山梨県南巨摩郡 富士川町にある古い蔵造りの建物が目を引く、萬屋醸造店の酒蔵ギャラリー「六斎」。
ここは、早川町の温泉宿に宿泊した後、必ず立ち寄る場所です。
入口を入ると、天井の高い素敵な空間、カウンターには日本酒のボトルが並び、有料試飲できます。
私はドライバーなので、いつも夫の試飲を香りだけ楽しむという悲しい役割。試飲はすてきなグラスをいただき、下の写真のカウンターで自由にお酒を注げます(追記:コロナ禍で試飲は中止中)。グラスはお持ち帰りでき、一輪挿しにもなるグラスです。
奥の棚にある日本酒、どれも美味しくて、毎回3~4本は購入します。季節ごとの限定品もあるのですが、普通のお酒が普通に美味しい。お気に入りは、鷹座巣 (たかざす)と春鶯囀(しゅんのうてん)。
鷹座巣は地元産のお米「玉栄」(たまざかえ)と南アルプス最南端、櫛形山(鷹座巣山)の極上な伏流水を使用した「地産地消」を極めた純米酒です。「美味しんぼ」に紹介されたこともあるそうです。きりっとした辛口です。
春鶯囀(純米酒)も玉栄とあさひの夢を使用し、まろやかでコクがあって、食事に合うお酒です。我が家では、一晩で四合瓶が空きますが、どれもリーズナブルなお値段です。最近は一升瓶で購入しますが、それも2晩でなくなってしまいます(笑)。
春鶯囀は色々な種類があるのですが、本醸造の普通のお酒もぐいぐい飲める美味しいお酒です。
戦後、日本酒は合成アルコールを混ぜて、粗悪品が流通していたのですが、こちらの酒蔵は早くから酒造りを見直し、よい品質のお酒をつくることにこだわっていたそうです。そのこだわりが、自分たちでお米を栽培するという作り方に生かされているのかと思います。
酒蔵がある富士川町(旧増穂村、旧鰍沢村)は、富士川舟運の要衝の地として栄えた非常に歴史がある街です。酒蔵のある通りも由緒ありそうなお店がたくさんあります。

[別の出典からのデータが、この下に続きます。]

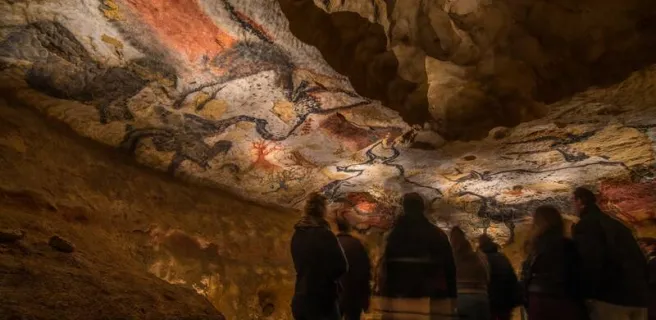 Lascaux IV - Centre International de l'Art Pariétal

六代目当主が与謝野鉄幹・晶子夫妻と交流があり、文学や芸術に精通していたそうで、蔵の2階はギャラリーとなっています。常に美術や文学に関する展示を行っています。入場は無料ですが、非常にクオリティが高い展示です。今でいう、「意識高い系」の生き方を古くから貫いていたのかと思います。
また、お酒だけでなく、アート作品や陶芸品、染色小物、大吟醸酒の酒粕を使用したカステラなどのお菓子も置いています。このカステラは、真っ白でふわふわで、普通のカステラとはずいぶん違います。アルコール分は抜けているのでお酒に弱い方でも大丈夫です。このような雑貨は、通販では買えないので、ぜひお店を訪ねてみてはいかがでしょうか。